As you might imagine, I am pretty familiar with the whole situation and it had nothing to do with either neurosis (a questionable concept) or need for attention. Acute stress was certainly involved, though, and the charactersation in your last post seems very accurate to me.

In a similar situation, my mother-in-law, another coper, couldn't remember her own phone number after she was diagnosed with leukaemia.

I agree that from my own experience it is the 'stable, super-sane people' that this tends to happen to.

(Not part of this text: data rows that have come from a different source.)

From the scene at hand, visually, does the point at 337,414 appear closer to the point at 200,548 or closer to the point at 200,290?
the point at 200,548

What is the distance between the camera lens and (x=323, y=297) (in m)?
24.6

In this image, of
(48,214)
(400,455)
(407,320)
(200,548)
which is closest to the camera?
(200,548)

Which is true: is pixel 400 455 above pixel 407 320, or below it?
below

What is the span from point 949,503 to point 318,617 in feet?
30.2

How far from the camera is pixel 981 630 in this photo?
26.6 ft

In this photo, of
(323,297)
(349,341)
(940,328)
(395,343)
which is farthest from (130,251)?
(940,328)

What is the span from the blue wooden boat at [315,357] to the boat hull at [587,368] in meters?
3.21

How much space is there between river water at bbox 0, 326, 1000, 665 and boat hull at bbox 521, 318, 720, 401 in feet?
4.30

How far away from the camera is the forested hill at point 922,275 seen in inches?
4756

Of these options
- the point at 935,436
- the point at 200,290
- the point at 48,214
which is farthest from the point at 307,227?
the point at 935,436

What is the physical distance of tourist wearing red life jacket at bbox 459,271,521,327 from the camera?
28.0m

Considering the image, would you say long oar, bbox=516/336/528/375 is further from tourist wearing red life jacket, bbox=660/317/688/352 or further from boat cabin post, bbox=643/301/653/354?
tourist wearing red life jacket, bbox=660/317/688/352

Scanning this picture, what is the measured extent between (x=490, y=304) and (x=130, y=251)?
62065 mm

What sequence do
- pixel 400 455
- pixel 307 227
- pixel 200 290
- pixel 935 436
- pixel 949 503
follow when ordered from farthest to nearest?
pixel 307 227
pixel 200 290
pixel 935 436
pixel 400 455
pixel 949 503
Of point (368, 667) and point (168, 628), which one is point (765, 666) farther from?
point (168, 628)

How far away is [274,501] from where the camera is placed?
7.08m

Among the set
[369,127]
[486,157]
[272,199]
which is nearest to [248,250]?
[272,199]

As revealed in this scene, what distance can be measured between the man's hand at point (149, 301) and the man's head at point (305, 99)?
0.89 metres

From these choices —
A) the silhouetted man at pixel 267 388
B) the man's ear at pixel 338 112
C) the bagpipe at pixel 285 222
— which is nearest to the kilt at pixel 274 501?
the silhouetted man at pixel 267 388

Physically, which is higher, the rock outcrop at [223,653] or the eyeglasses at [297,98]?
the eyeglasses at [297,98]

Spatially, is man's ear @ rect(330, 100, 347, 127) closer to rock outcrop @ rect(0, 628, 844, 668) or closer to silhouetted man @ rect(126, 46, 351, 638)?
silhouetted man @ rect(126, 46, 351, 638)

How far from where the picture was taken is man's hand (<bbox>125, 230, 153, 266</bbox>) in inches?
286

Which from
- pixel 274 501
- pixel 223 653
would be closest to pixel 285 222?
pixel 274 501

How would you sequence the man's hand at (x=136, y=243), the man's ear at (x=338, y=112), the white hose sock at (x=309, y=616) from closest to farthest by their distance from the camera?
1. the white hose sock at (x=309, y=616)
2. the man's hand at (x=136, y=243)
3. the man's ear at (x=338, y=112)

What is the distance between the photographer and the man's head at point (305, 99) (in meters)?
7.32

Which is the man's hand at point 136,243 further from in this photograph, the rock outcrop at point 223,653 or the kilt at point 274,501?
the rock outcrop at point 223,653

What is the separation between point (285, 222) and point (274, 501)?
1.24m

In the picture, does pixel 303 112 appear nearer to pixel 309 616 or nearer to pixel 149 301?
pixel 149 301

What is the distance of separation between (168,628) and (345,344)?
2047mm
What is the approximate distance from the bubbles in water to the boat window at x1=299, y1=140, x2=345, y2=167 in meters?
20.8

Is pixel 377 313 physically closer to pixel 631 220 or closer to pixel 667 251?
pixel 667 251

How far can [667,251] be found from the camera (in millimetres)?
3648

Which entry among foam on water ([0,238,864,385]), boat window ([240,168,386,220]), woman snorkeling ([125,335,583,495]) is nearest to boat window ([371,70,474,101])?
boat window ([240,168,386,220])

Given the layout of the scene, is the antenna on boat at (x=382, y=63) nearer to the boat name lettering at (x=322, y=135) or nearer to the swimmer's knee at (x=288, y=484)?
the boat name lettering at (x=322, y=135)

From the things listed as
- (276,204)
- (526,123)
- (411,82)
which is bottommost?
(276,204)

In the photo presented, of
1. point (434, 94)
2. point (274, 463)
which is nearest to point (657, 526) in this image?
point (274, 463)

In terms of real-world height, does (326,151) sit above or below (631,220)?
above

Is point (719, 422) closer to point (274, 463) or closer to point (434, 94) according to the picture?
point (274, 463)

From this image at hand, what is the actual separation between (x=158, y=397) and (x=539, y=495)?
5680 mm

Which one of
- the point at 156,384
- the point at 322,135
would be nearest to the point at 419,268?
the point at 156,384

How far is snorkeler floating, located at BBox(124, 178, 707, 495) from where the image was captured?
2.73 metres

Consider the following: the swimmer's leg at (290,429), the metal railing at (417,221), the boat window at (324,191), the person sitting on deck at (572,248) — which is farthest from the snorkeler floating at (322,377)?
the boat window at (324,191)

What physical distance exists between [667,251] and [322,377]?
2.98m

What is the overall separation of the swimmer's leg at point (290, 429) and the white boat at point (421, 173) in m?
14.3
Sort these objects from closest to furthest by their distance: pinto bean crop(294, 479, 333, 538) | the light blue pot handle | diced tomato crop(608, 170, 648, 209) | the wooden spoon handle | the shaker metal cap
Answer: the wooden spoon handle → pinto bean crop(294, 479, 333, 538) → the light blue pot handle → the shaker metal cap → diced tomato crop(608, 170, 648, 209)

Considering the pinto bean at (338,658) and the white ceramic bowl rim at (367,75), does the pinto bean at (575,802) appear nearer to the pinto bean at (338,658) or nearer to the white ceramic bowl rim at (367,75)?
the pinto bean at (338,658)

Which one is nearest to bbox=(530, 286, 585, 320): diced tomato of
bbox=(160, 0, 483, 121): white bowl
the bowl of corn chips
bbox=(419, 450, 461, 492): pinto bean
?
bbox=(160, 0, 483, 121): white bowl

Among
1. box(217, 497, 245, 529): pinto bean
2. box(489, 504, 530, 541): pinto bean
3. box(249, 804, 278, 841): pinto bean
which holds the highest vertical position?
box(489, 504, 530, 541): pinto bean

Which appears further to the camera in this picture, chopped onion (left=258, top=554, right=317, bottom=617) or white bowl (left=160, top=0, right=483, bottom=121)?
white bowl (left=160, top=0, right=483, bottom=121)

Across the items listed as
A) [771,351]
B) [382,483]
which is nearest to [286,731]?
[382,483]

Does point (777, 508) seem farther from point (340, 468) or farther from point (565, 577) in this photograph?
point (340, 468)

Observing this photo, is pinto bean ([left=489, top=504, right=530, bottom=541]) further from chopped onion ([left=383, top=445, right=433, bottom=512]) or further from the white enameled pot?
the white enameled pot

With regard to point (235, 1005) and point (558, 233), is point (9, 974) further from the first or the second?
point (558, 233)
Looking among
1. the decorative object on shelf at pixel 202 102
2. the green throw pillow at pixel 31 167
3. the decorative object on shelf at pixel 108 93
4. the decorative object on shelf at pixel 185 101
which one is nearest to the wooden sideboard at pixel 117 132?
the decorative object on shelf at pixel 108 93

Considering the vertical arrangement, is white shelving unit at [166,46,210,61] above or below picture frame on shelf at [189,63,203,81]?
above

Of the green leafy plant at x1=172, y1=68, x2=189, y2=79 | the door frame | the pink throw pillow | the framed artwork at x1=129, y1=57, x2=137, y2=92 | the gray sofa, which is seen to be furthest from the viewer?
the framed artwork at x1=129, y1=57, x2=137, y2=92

I'd see myself as a candidate in some circumstances.
posted by unSane at 9:48 PM on April 25, 2007


Well, it's a good thing for your mother that she has you around, then.
posted by ikkyu2 at 10:10 PM on April 25, 2007


From my own experiences I would guess that the copers get it worst because they (I include me) really have no ways of handling things they can't control. They are used to 'dealing with' everything and anything and 'handing it over to someone else' is just not on their radar. When my mother had her fugue, I was eleven or so and she was a single mother with no money and very isolated. A bunch of things, financial, social and personal, crept up on her and the incident was triggered by an incredibly stressful (for her) drive though Central London. At the time we lived in rural Lincolnshire and she'd never done anything like it. She was physically and emotionally exhausted but her life gave her no opportunities to just step back and let someone else take the strain. The fugue was the direct result, pretty much the mental equivalent of an overtired, overstressed muscle going into spasm to protect itself.

That's my take, anyway. There was certainly never any doubt that it was totally genuine. My mother was more frightened by it than anyone else.

It happened once more a couple of years later, but after that my mother learned not to put herself in those positions and the rest of us in the family learned not to let herself put herself in those positions, and it's never recurred, although there have been times when my Mum has felt it coming on, and taken the step back that she didn't feel she could the first time.